Bank of America ricalibra le previsioni sul titolo Nvidia prima degli utili

Nvidia ha registrato una lieve progressione venerdì, chiudendo a 190,17 dollari con un rialzo dell’1,77%, prezzo che la colloca a circa l’8% sotto il picco raggiunto il 29 ottobre (chiusura a 207,04 dollari).

Sulle quotazioni pesa un clima generale di scetticismo sull’intelligenza artificiale, mentre gli investitori attendono con attenzione i risultati trimestrali del terzo trimestre, fissati per il 19 novembre.

Negli ultimi giorni sono emerse notizie che hanno amplificato la pressione sul titolo. Il gestore di hedge fund Michael Burry, noto per operazioni speculative su mercati tecnologici, ha assunto posizioni corte su Nvidia e su Palantir.

SoftBank Group ha inoltre comunicato la vendita dell’intero pacchetto di azioni Nvidia (circa 32,1 milioni di azioni), liquidità che il gruppo ha deciso di riallocare puntando sullo sviluppo di OpenAI.

In aggiunta, sono circolate affermazioni critiche sul ruolo degli hyperscaler dell’AI, con l’accusa che possano sovra-incorporare nei risultati elementi che ne amplificano artificialmente la crescita di ricavi e utili.

Analisi e revisione delle stime della banca d’affari

Il team di analisti di Bank of America, guidato dall’analista Vivek Arya, ha monitorato le preoccupazioni relative a una possibile bolla sull’AI e ha rielaborato in modo esteso le proprie previsioni di ricavi e utili per Nvidia.

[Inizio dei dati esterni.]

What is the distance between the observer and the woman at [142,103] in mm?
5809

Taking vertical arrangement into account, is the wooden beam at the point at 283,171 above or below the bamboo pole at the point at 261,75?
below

Gli analisti sottolineano che, nel medio termine, la società resta l’unico fornitore commerciale di chip con capacità dimostrata di esecuzione full‑stack e su scala rack all’interno di grandi cluster per l’AI. Secondo le proiezioni, entro la seconda metà del 2026 l’azienda avrà maturato esperienza su tre generazioni di chip: Blackwell, Blackwell Ultra e Vera Rubin.

Dal punto di vista operativo, gli analisti evidenziano che le incertezze sui piani di investimento cloud tendono a essere stagionali e raggiungono il picco nel quarto trimestre; tali timori dovrebbero attenuarsi quando i grandi clienti cloud comunicheranno i budget e gli orientamenti per l’anno successivo.

Modifiche alle previsioni finanziarie

In vista dei conti del terzo trimestre, Bank of America ha incrementato le stime di utile non-GAAP per azione per gli esercizi fiscali 2026, 2027 e 2028 rispettivamente del 3%, 12% e 14%, portandole a 4,56 dollari, 7,02 dollari e 9,15 dollari.

Le proiezioni di fatturato sono state anch’esse rialzate: per l’esercizio 2026 da 204,14 miliardi a 208,48 miliardi di dollari; per il 2027 da 271,62 miliardi a 300,19 miliardi; e per il 2028 da 343,59 miliardi a 383,95 miliardi.

Vivek Arya e il suo team hanno confermato una raccomandazione di acquisto sul titolo e mantenuto un prezzo obiettivo a 275 dollari, basando la valutazione su un multiplo di 30 volte l’utile atteso (esclusa la liquidità) per l’anno solare 2027, valore che si colloca all’interno dell’intervallo storico dei rapporti prezzo/utili prospettici del gruppo.

Implicazioni per gli investitori

La combinazione di notizie di mercato, prese di posizione speculative e revisioni delle stime crea un contesto di volatilità. Per gli investitori, i risultati del terzo trimestre rappresentano un momento chiave per valutare se le attese di crescita di Nvidia resteranno allineate alle nuove stime degli analisti o se si apriranno nuove revisioni in funzione dei segnali sui budget cloud e sull’andamento della domanda per soluzioni di AI su larga scala.